Entries provided Block Start

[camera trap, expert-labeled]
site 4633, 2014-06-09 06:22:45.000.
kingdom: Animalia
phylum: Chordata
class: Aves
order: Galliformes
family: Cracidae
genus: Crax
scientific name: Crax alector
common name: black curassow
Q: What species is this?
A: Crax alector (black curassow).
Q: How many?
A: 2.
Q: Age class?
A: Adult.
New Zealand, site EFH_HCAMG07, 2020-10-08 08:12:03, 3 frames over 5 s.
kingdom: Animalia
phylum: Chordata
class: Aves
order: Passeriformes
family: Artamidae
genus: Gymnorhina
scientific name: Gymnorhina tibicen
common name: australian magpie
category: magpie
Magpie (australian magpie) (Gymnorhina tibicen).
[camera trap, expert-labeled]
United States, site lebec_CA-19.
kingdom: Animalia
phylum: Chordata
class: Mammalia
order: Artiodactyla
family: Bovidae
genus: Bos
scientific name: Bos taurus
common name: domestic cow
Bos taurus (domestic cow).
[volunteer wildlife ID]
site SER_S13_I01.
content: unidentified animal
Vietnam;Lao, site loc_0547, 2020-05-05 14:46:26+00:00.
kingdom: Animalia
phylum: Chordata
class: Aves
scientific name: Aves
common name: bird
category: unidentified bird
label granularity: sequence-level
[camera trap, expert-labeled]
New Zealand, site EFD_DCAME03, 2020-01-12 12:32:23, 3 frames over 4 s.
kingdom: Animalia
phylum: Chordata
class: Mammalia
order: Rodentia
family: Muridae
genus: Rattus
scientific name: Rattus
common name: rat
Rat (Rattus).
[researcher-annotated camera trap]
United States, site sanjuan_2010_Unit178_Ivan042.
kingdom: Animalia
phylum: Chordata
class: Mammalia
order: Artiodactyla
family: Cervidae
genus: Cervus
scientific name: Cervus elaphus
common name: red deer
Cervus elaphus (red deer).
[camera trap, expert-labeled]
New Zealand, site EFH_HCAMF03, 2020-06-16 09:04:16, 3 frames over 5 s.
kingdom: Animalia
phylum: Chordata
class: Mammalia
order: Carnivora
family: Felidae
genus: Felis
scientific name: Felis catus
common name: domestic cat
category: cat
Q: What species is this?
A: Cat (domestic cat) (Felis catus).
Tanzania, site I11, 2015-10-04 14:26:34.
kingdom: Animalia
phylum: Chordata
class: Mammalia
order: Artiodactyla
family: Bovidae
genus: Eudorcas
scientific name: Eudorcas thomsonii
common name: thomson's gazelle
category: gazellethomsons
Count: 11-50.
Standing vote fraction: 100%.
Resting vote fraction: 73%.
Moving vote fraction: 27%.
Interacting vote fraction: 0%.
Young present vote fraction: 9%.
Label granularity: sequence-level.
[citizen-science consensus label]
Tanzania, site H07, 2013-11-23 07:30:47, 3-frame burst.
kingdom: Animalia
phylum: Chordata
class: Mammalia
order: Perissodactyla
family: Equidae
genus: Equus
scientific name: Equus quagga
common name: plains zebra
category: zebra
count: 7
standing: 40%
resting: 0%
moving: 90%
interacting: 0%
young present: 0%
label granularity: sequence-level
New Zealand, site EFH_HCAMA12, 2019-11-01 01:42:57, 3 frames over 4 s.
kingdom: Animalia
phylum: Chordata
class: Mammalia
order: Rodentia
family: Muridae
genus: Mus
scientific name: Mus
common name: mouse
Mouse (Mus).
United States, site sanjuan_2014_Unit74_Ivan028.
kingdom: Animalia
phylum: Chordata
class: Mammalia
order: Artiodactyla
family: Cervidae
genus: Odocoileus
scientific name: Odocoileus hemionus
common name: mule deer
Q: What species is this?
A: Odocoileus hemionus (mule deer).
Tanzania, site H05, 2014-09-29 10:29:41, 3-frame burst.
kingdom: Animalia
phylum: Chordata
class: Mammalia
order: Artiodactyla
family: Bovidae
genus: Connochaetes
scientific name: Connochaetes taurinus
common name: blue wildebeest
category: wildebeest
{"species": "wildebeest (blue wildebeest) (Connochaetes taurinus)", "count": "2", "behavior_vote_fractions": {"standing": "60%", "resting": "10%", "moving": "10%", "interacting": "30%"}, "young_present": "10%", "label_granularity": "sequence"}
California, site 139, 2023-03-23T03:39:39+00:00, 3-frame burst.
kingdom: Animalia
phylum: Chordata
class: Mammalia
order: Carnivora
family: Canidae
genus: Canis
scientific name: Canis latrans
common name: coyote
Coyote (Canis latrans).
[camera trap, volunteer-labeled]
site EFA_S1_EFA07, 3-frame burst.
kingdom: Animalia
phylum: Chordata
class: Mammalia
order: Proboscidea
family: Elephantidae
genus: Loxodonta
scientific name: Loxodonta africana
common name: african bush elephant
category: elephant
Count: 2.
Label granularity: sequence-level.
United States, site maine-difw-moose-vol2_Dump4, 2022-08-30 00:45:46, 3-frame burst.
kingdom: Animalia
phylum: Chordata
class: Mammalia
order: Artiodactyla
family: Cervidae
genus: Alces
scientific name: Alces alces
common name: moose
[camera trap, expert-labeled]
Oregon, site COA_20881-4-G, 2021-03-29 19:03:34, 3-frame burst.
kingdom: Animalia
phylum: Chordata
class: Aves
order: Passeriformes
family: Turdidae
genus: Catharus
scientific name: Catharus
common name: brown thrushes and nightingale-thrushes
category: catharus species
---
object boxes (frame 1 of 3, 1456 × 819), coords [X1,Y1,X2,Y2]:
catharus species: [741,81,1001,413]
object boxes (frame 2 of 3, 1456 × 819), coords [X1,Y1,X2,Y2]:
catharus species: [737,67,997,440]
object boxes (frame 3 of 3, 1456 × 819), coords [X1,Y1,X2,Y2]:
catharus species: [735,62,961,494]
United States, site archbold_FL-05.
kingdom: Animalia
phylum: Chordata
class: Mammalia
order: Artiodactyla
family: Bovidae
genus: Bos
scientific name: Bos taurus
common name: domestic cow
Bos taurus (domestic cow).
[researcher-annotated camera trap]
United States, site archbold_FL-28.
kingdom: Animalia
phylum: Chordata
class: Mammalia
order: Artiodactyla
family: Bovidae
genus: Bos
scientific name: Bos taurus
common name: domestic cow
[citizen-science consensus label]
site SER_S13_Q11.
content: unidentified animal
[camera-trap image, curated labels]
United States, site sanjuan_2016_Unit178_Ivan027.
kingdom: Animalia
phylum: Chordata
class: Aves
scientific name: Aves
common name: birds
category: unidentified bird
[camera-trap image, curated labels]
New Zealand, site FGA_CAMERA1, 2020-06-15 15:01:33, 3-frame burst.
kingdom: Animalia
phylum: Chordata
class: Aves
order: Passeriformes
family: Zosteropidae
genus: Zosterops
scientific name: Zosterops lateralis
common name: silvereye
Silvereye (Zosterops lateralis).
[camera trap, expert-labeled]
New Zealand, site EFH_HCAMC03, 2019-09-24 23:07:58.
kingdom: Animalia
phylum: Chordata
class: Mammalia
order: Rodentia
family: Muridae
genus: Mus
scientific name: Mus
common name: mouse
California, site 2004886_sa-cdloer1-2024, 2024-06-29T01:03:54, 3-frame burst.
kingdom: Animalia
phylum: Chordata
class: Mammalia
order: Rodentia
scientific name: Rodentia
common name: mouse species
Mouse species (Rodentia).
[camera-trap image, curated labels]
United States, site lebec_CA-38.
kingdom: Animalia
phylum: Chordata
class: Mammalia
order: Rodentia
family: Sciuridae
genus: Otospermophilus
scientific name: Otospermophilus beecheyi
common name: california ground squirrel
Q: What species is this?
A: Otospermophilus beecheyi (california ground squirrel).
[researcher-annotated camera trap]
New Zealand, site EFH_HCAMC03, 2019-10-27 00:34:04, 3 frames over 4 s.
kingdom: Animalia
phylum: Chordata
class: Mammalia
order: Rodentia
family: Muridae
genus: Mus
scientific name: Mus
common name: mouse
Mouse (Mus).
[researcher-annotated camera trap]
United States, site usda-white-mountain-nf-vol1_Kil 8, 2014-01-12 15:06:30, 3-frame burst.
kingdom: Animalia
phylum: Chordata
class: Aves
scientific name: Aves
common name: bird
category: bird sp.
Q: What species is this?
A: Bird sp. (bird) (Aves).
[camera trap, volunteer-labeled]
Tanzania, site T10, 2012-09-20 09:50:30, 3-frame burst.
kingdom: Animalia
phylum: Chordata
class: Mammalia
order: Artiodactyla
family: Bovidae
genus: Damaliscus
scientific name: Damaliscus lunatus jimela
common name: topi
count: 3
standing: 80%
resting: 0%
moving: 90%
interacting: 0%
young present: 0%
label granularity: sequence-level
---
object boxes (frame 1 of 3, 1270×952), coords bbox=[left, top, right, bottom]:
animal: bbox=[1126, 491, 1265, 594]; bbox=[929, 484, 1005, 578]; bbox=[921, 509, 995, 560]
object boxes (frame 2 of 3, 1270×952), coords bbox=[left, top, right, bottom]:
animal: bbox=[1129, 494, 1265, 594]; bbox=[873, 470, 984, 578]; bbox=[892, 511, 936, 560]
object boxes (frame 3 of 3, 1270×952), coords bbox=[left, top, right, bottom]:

Entries provided Block End

* Task instructions
Each line from the top of the entries above through the line containing "common name: australian magpie" must be transcribed exactly, and no other line may appear.

* Task result
[camera trap, expert-labeled]
site 4633, 2014-06-09 06:22:45.000.
kingdom: Animalia
phylum: Chordata
class: Aves
order: Galliformes
family: Cracidae
genus: Crax
scientific name: Crax alector
common name: black curassow
Q: What species is this?
A: Crax alector (black curassow).
Q: How many?
A: 2.
Q: Age class?
A: Adult.
New Zealand, site EFH_HCAMG07, 2020-10-08 08:12:03, 3 frames over 5 s.
kingdom: Animalia
phylum: Chordata
class: Aves
order: Passeriformes
family: Artamidae
genus: Gymnorhina
scientific name: Gymnorhina tibicen
common name: australian magpie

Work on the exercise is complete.